BOCA....sair...para dentro deste mundo...este mundo...coisa


pequenininha... antes do tempo... em um miseráv... o quê?... menina?...
sim... menina pequenininha...neste... sair para entrar neste... antes de seu
tempo... buraco miserável chamado...chamado...não importa...pais
desconhecidos...não se ouviu (falar) deles... ele tendo desaparecido...
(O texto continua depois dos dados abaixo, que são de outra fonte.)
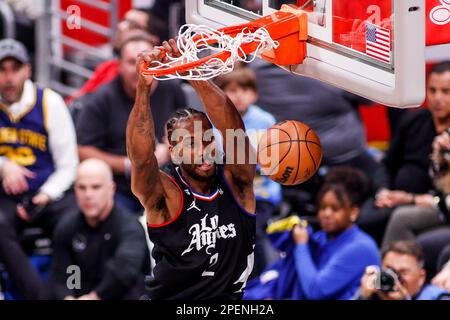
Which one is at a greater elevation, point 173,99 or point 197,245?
point 173,99

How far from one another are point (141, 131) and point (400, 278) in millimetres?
2115

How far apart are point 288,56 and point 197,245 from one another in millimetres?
1060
evaporou... mal abotoou as calças ... ela do mesmo modo...oito meses
depois...quase num instante... logo sem amor... poupado... sem amor como
o expressado normalmente ao... bebê sem fala... no lar... sem... nem, de
fato, por essa razão, qualquer um, de qualquer tipo... sem amor de qualquer
tipo... em qualquer fase subseqüente... um caso tão típico... nada notado até
chegar aos sessenta quando — ... o quê?... setenta?... bom Deus!...
chegando aos setenta... vagueando num campo... andando à toa à procura
de primaveras... fazer uma bola... alguns passos e então parar... olhar o
espaço... então seguir... um pouco mais... parar e olhar de novo... e assim
por diante... andando sem rumo... quando de repente... gradualmente...
tudo se foi... tudo naquela luz matinal de abril... e ela se viu no — ... o
quê?... quem?... não!.. ela!... [Pausa e movimentoI.]...viu-se no escuro... e
se não exatamente...sem vida... sem vida... pois ela ainda podia ouvir o
zumbido... assim chamado... nos ouvidos... e um raio de luz vinha e ia...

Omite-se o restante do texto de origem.